I was getting a bit hungry after all the walking and picture taking, so I headed towards the main plazas knowing that was where many of the restaurants were. The route there took me along the grand Segovia wall, or at least the south part of it. The path took me to one of the large gates, Puerta de San Andrés, and a section of the wall where homes were built on top of it. That makes for very tall structures but also offers amazing views. I didn’t recognize that this was the Jewish Quarter until I came across a symbol in the stones steps which made the lightbulb go off in my head. In the good old days of physical maps I probably would have marked something down and it would have been easy to remember all the cool things I was supposed to have visited but since I was playing “lost” and trying to not constantly look at my phone, I was forced to live with my short memory. Oops. That said, my battery was running quite low after the ridiculous number of photos I had taken. I was very glad I have become more conscientious about carrying my external battery charger and had something to juice up my phone while I had a late meal at a restaurant close to the aqueduct. The wind had picked up and I still had a bit of time before my train back to Madrid so I rested a bit and then explored the commercial area of Segovia Old Town, a wide avenue, aptly named Avenida Acueducto. This area was full of restaurants and fancy shops, and from almost every angle you could see the aqueduct itself.

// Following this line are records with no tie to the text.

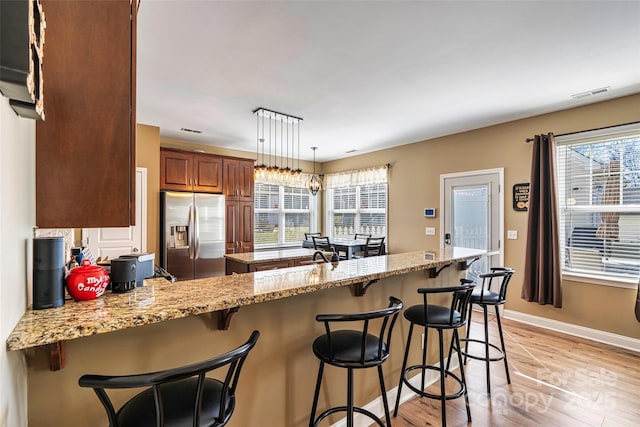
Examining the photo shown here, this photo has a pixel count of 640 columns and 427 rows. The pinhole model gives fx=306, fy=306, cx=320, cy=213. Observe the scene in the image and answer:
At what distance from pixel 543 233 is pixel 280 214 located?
4714 mm

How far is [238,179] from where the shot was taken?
536 cm

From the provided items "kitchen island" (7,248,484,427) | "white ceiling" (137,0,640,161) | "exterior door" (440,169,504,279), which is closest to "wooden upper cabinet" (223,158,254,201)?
"white ceiling" (137,0,640,161)

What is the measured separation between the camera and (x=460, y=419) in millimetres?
2139

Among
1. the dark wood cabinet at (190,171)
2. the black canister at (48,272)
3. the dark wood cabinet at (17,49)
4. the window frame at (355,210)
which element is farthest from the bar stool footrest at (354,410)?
the window frame at (355,210)

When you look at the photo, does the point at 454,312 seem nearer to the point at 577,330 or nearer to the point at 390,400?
the point at 390,400

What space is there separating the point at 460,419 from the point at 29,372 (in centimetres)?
243

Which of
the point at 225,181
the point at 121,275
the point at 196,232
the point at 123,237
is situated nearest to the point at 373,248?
the point at 225,181

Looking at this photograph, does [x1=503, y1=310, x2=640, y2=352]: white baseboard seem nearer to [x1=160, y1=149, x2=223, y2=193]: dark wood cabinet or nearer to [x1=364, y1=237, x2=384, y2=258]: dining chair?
[x1=364, y1=237, x2=384, y2=258]: dining chair

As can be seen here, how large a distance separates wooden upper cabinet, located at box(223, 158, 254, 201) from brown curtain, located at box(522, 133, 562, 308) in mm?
4268

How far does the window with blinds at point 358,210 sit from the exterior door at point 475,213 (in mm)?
1309

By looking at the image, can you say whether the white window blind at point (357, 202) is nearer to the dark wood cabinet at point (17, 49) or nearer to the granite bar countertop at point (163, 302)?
the granite bar countertop at point (163, 302)

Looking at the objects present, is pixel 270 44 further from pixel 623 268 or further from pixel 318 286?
pixel 623 268

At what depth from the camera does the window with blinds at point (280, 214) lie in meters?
6.47

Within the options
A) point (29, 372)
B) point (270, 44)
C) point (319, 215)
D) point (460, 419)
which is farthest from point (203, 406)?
point (319, 215)
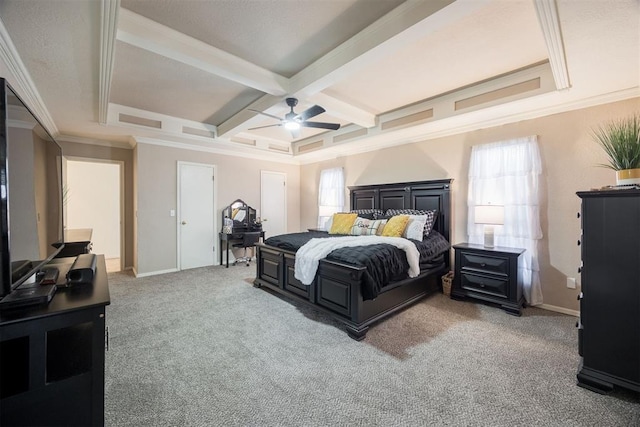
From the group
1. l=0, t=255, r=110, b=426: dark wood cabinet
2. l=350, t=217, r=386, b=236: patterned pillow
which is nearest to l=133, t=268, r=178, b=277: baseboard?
l=350, t=217, r=386, b=236: patterned pillow

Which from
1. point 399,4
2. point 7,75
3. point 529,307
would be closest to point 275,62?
point 399,4

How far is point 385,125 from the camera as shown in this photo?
447cm

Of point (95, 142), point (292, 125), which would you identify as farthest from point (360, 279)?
point (95, 142)

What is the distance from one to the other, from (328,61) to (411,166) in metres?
2.59

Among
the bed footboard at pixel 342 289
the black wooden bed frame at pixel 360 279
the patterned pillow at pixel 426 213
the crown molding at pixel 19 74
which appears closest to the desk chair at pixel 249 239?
the black wooden bed frame at pixel 360 279

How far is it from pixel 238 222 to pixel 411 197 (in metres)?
3.59

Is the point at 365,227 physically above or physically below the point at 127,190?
below

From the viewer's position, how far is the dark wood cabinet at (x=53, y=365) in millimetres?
1044

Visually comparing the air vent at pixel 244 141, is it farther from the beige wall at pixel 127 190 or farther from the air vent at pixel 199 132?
the beige wall at pixel 127 190

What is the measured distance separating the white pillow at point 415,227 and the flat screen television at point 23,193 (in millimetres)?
3668

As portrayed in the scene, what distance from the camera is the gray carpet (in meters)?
1.64

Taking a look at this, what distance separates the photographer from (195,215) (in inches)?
211

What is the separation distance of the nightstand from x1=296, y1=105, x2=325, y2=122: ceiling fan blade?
8.50 ft

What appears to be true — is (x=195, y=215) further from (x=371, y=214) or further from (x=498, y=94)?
(x=498, y=94)
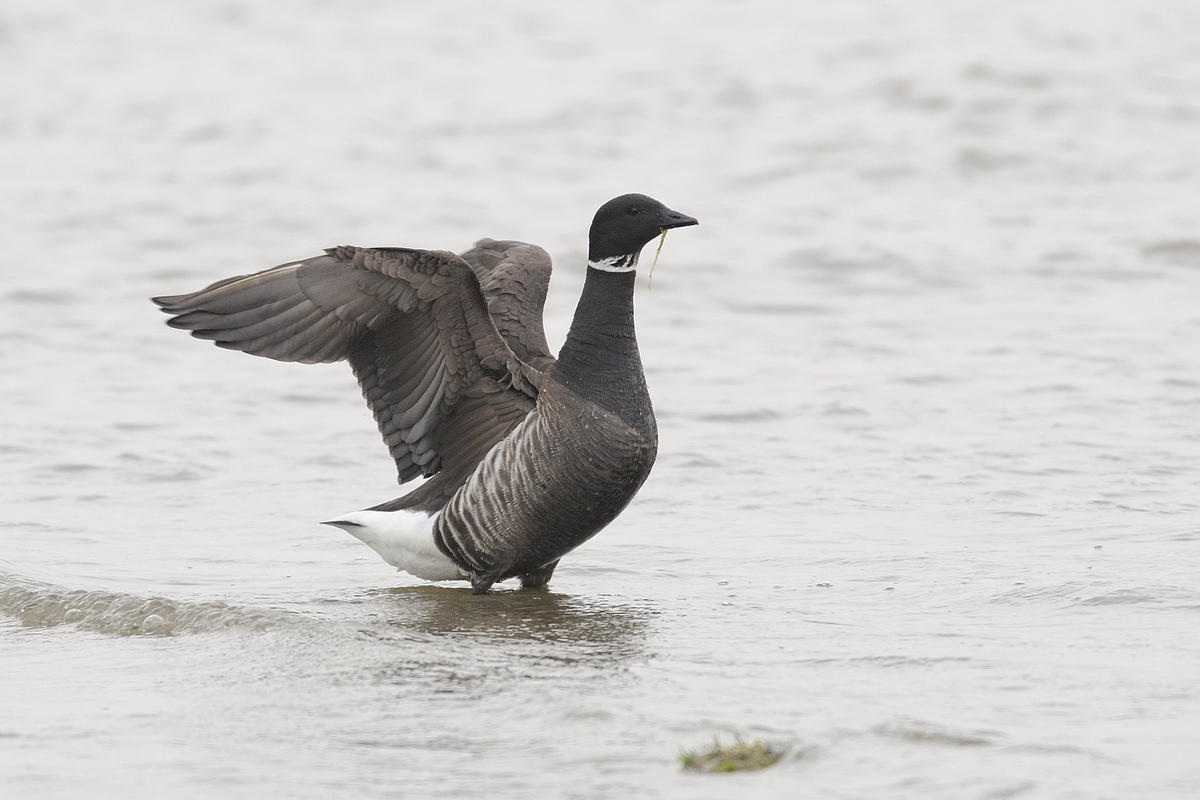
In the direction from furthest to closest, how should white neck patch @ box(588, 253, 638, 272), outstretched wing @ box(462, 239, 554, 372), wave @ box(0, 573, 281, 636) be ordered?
outstretched wing @ box(462, 239, 554, 372) < white neck patch @ box(588, 253, 638, 272) < wave @ box(0, 573, 281, 636)

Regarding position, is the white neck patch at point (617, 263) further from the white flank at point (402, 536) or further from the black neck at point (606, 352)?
the white flank at point (402, 536)

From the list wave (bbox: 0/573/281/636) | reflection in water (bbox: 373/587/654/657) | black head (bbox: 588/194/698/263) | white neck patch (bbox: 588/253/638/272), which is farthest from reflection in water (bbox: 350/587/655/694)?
black head (bbox: 588/194/698/263)

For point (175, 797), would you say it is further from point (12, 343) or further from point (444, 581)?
point (12, 343)

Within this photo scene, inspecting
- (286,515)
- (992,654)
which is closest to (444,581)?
(286,515)

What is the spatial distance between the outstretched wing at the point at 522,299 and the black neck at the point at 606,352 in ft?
2.15

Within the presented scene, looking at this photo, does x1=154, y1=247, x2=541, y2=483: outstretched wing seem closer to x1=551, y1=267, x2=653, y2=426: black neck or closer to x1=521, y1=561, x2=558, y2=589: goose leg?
x1=551, y1=267, x2=653, y2=426: black neck

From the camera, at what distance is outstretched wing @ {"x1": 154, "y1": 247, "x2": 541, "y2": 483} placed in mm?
6805

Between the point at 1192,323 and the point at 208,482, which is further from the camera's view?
the point at 1192,323

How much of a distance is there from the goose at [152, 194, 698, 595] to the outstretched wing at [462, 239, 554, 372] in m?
0.33

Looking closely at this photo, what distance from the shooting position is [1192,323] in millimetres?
13062

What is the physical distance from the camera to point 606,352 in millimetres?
7227

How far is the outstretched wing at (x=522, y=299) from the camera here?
8070mm

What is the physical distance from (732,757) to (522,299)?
3882 mm

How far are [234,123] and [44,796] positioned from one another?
16.9 metres
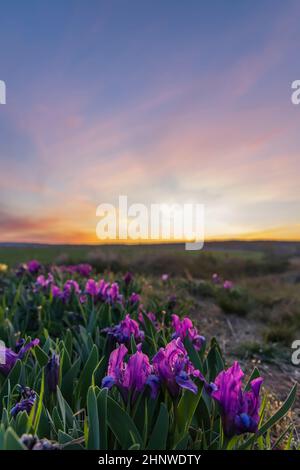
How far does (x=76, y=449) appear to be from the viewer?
3.92ft

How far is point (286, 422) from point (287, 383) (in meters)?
1.13

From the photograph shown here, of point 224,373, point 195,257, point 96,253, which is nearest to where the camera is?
point 224,373

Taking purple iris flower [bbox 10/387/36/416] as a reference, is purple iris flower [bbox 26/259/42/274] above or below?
above

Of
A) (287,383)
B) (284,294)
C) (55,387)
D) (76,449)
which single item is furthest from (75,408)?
(284,294)

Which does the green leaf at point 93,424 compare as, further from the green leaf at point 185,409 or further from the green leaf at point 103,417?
the green leaf at point 185,409

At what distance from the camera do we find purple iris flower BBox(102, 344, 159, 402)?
1420 millimetres

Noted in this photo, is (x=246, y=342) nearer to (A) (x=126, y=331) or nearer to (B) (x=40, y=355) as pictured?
(A) (x=126, y=331)

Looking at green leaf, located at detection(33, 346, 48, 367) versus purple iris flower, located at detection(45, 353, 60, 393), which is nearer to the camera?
purple iris flower, located at detection(45, 353, 60, 393)

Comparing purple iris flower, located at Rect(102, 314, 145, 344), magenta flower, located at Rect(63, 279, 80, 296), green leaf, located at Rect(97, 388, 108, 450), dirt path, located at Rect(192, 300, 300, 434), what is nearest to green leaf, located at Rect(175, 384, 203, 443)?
green leaf, located at Rect(97, 388, 108, 450)

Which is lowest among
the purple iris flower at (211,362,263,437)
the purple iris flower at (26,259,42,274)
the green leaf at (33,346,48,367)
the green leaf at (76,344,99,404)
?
the green leaf at (76,344,99,404)

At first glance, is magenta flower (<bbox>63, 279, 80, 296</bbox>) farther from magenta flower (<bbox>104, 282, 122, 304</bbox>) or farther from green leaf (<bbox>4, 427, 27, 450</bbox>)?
green leaf (<bbox>4, 427, 27, 450</bbox>)

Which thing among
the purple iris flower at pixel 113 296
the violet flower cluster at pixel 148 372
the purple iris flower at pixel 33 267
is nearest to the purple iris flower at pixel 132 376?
the violet flower cluster at pixel 148 372

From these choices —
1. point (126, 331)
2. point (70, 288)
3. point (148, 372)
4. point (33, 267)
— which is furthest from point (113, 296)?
point (33, 267)

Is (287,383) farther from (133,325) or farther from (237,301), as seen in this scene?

Living on the edge (of a city wall)

Drawn to it like moth to a flame, I gave up window shopping and returned to the main plaza. I still had a little time before the bus going back to the train station was due to arrive so other than taking a whole bunch more photos, I walked up the hill overlooking the aqueduct and found a bench where I could read my book while feasting my eyes on the views all around. It made me think how beautiful this city is and how I honestly wished it were closer to a sea just so I could put it on my very short list of places I’d like to live. As it is, once again, I had to make a promise to myself that I will come back and take another thousand pictures because it really is so worth it. I absolutely loved Segovia and you will too.